By: John Grabowski, PhD
Historian/Senior Vice President for Research and Publications, Western Reserve Historical Society
In the last twenty-five years the travel industry has seen enormous changes. Self-booking via the internet has become the way “to go” in terms of arranging transport and accommodation. This technological shift has taken a toll on independent travel bureaus, the number of which has dwindled significantly. But some of the still existing businesses have origins that have little to do with going on holiday.
Many travel bureaus began business by bringing people to Cleveland. Almost every immigrant neighborhood in the city had a steamship agent whose main business was to get people from “there” to “here”, and also to arrange for money to be sent back to the homeland. Michael Kniola’s business served the “Warsawa” Polish community along Fleet Avenue, while Joseph Tetlak, worked with the Poles in Tremont, and the Lewandowski bureau served the Poles in the Poznan area near St. Clair. Henry Spira sold steamship tickets and started a foreign exchange service and a bank in the largely Jewish lower Woodland community. His customers would have included Jews, Italians, and other nationalities resident in the area. He would prosper and become a prominent figure in the Jewish Community. Years later, in the 1950s Louis Depaolo, the unofficial “mayor of Little Italy” assisted Italian immigrants and also sponsored annual tours of Italy. All of these individuals, and others became important “go to” people in their communities.
Changing technologies in the late nineteenth century spurred the growth of this industry. The greatest changes were in transportation and communication. The growth of railroad systems in the US and in Europe and, particularly, scheduled trans-oceanic packet steamship transportation made getting from “there to here” regular and systematic. The financial success of the great ocean liners rested, in large part, on the immigrant trade — and the immigrant trade was driven by the growing labor needs of industrial cities like Cleveland.
By the late nineteenth century a steamship agent/travel broker in Cleveland could arrange a travel package that would take a European immigrant from a town near his/her home to a port in Europe, across the ocean, and to Cleveland by rail. These journeys were often arranged by family or friends who had already arrived in the city. That same agent could also send money earned in Cleveland back to the homeland. A growing global network of telegraph lines made all of this possible. This interconnectivity was a harbinger of what we know today.
This trade would flourish up to the first World War and then briefly again after the conflict, until the time when the United States severely restricted immigration in the 1920s. It would revive after the cataclysm of World War II, but by the 1950s and 1960s, many immigrant travel bureaus were also arranging holidays for the descendants of the immigrant they had brought over – many of which took people back to their ancestral land – and by the late 1960s more often by air than by sea.

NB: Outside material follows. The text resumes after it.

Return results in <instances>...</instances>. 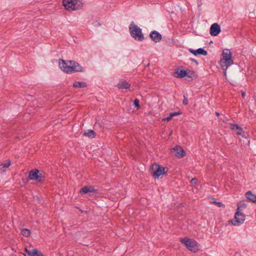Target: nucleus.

Today there are few remnants of this immigrant-based industry in Cleveland. Kollander World Travel, which has worked with the South Slavic community for ninety-eight years, is an important link to this part of our community’s history. It still books travel and tours – much of which are back to Slovenia and Croatia. But, the history also lives on in the archives of the Western Reserve Historical Society. Henry Spira’s papers are part of our collections as is an enormous archive of the Michael Kniola travel agency. Kniola’s papers document thousands of trips from the then divided lands of Poland to Cleveland and almost an equal number of fund transfers sent by immigrant workers in our city to family and relatives. WRHS also holds artifacts from the Kniola Bureau, including the wooden counter over which countless passages were arranged.
These collections reflect on a world well before Expedia – but one which still echoes today. True, most of us see travel as a holiday experience, but countless other people around the globe still see it as a route to safety and a secure life – a fact that echoes through every daily news report.